O incesto é um traço humano universal, vigente entre todos os povos de todas as épocas; o que precisaria ser explicado é a ausência do incesto (deMause,1988:274). Um tema tão vasto requer que se tome "incesto" no seu sentido mais geral possível, pós 1970. Isso inclui, por exemplo, a prática comum na era vitoriana de aplicar lavagens às crianças com frequência (penetração anal feita por alguém da família = incesto). Temos de agradecer que deMause não tenha esbarrado com o fato de que o já mencionado Luiz XIII, quando adulto, sujeitou-se a si mesmo a 214 lavagens num ano (Raynaud, 1862:143).
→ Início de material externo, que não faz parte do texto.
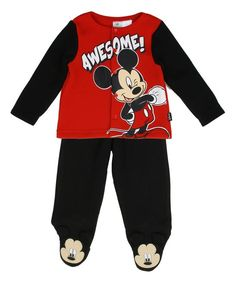 "Mickey Mouse ""Awesome' Top & Footie Pants - Infant"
Seu filho, o Rei-Sol, que, como a maioria de sua corte, também seguia esse tratamento, parece ter se divertido com uma comédia cujas piadas são amplamente baseadas em lavagens, Le malade imaginaire.

As teses de deMause e Ariès são importantes. Uma faz uma afirmação sobre a natureza de nossa espécie - a espécie que abusa de crianças. A outra faz uma afirmação um pouco mais sutil a respeito da natureza de nossas concepções mutantes sobre nós mesmos, sobre o que significa ser uma pessoa. Quando olhamos para trás, para homens famosos, mortos há muito tempo, ninguém se importa, exceto os biógrafos, se Alexander Mackenzie era um molestador de crianças, se Lewis Carroll era um pederasta e não um pedófilo, ou se os reis da França apreciavam suas lavagens. Mas há uma acusação "pessoal" que importa, já que a pessoa tem um papel tão importante na nossa visão contemporânea de nós mesmos. Refiro-me a Freud e à famosa acusação contra ele feita por Jeffrey Masson (1984). Freud, de início, atribuiu os sintomas histéricos ao incesto infantil e ao ataque pelo pai. Mais tarde ele decidiu que seduções e molestamentos eram fantasias, e não reais, e eram a causa mais frequente da neurose. Mas, diz Masson, Freud e seus contemporâneos tinham ampla evidência de abuso sexual e (culpadamente) recusaram-se a tomar conhecimento dela. Isso não significava um fracasso moral, um "assalto à verdade", como diz Masson, deliberado?

A "defesa" habitual de Freud é a observação morna de que ele realmente não abandonou a teoria da sedução; veja, em 1931 ele dizia "A sedução real também é muito frequente" (Hanly, 1987). A mesma defesa é repetida por Leonard Shengold (1989:33-38, 160, 169) em seu estudo freudiano dos efeitos do abuso e privação infantis que, curiosamente, é um trabalho parasitário do movimento de abuso de crianças.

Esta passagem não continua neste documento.